(Assignment): A faithful copy of all the entries is required, with no pictures in it.

Exercise input: Begin

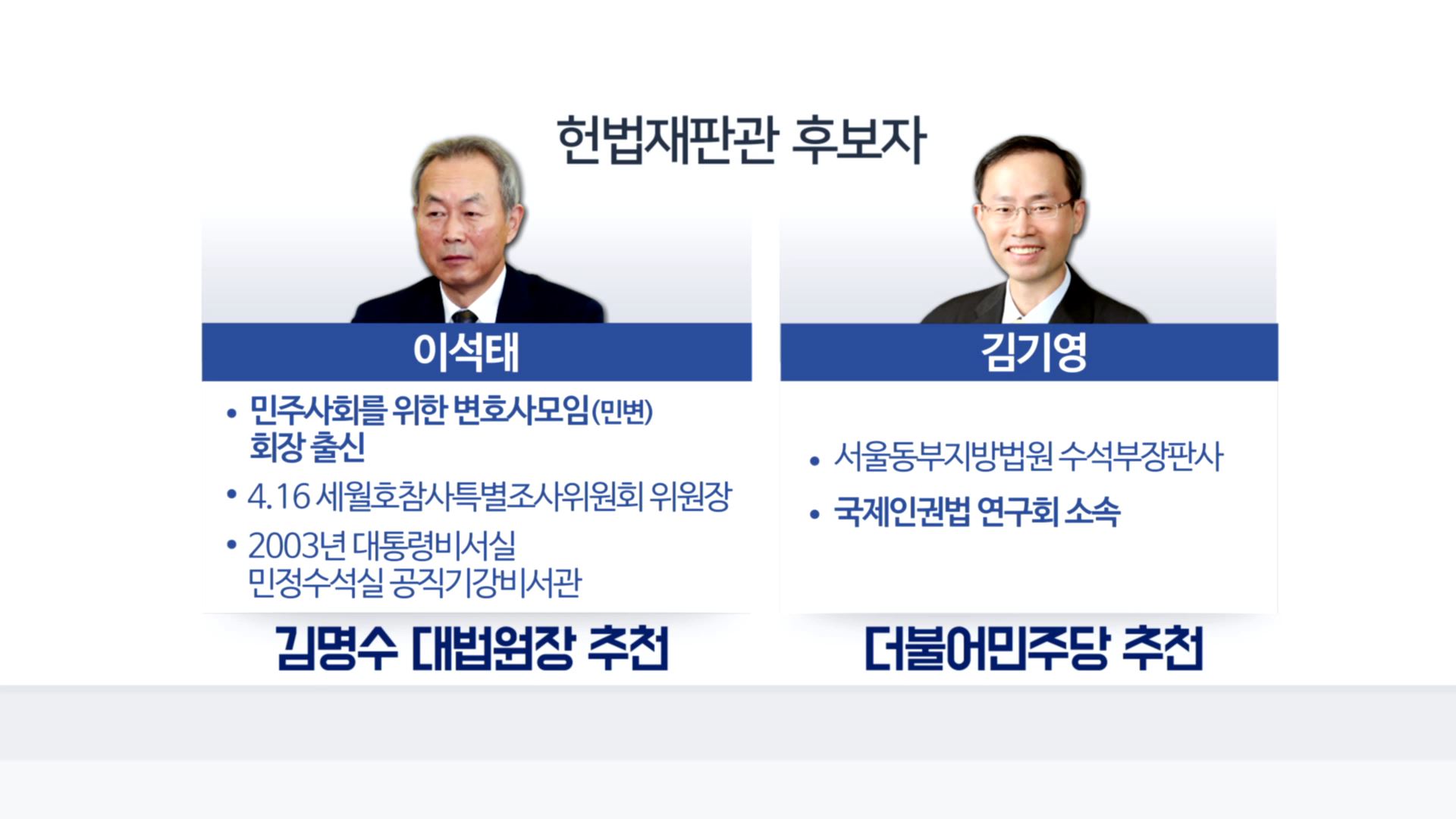 헌법재판관 후보자

이석태

• 민주사회를 위한 변호사모임(민변) 회장 출신
• 4.16 세월호참사특별조사위원회 위원장
• 2003년 대통령비서실 민정수석실 공직기강비서관

김명수 대법원장 추천

김기영

• 서울동부지방법원 수석부장판사
• 국제인권법 연구회 소속

더불어민주당 추천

Exercise input: End

(Your solution):
 헌법재판관 후보자

이석태

• 민주사회를 위한 변호사모임(민변) 회장 출신
• 4.16 세월호참사특별조사위원회 위원장
• 2003년 대통령비서실 민정수석실 공직기강비서관

김명수 대법원장 추천

김기영

• 서울동부지방법원 수석부장판사
• 국제인권법 연구회 소속

더불어민주당 추천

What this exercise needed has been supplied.